A imposição de tributos mais altos pode afetar fluxos comerciais, aumentar custos e provocar retaliações. Na economia doméstica dos EUA, ainda há o risco de um repique inflacionário, o que pode comprometer a briga do Fed (Federal Reserve, o banco central norte-americano) contra a inflação e forçar a manutenção da taxa de juros em patamares elevados —o que fortalece o dólar.

Neil Shearing, economista-chefe na Capital Economics, calcula que as tarifas podem empurrar a inflação para acima de 3%, em comparação com os 2,6% atuais. Impostos pesados sobre a UE e a China aumentariam os preços nos EUA ainda mais, alertou.

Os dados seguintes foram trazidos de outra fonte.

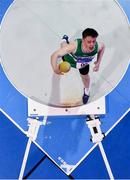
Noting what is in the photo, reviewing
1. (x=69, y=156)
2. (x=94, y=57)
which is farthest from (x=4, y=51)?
(x=69, y=156)

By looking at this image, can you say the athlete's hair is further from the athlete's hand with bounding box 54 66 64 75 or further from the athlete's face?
the athlete's hand with bounding box 54 66 64 75

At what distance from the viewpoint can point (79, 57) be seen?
111 centimetres

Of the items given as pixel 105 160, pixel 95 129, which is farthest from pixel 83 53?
pixel 105 160

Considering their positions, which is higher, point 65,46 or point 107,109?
point 65,46

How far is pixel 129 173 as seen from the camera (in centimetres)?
115

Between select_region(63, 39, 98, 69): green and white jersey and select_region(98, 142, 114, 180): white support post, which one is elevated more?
select_region(63, 39, 98, 69): green and white jersey

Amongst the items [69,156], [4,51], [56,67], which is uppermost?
[4,51]

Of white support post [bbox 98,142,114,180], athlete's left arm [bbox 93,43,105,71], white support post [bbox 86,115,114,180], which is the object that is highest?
athlete's left arm [bbox 93,43,105,71]

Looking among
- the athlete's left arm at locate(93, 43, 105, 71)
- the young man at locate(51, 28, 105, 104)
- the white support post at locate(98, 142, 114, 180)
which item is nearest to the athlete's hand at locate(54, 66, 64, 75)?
the young man at locate(51, 28, 105, 104)

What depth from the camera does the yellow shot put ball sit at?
3.56ft

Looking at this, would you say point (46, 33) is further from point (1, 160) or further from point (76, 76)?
point (1, 160)

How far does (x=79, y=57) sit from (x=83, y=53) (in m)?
0.02

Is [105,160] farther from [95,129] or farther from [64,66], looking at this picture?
[64,66]

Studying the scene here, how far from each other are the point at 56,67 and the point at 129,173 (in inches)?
17.3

Para o economista André Perfeito, a guerra comercial de Trump "visa aumentar a arrecadação de tributos para tentar sanear o déficit gigante dos EUA".

"O uso de tarifas só faz sentido se feito de maneira cirúrgica, em setores específicos e com bastante dinamismo. Elas encarecem os produtos importados, o que, em tese, favorece a produção local, mas a escolha lógica dos empresários é subir o preço para o novo preço de equilíbrio mais alto, tentando capturar esse excedente", diz ele.

"Contudo, há aí uma grande oportunidade: o Brasil pode comer pelas beiradas e fornecer para Canadá, México e China mais mercadorias. Como se diz, crise é oportunidade e, nesse caso, é a oportunidade da década."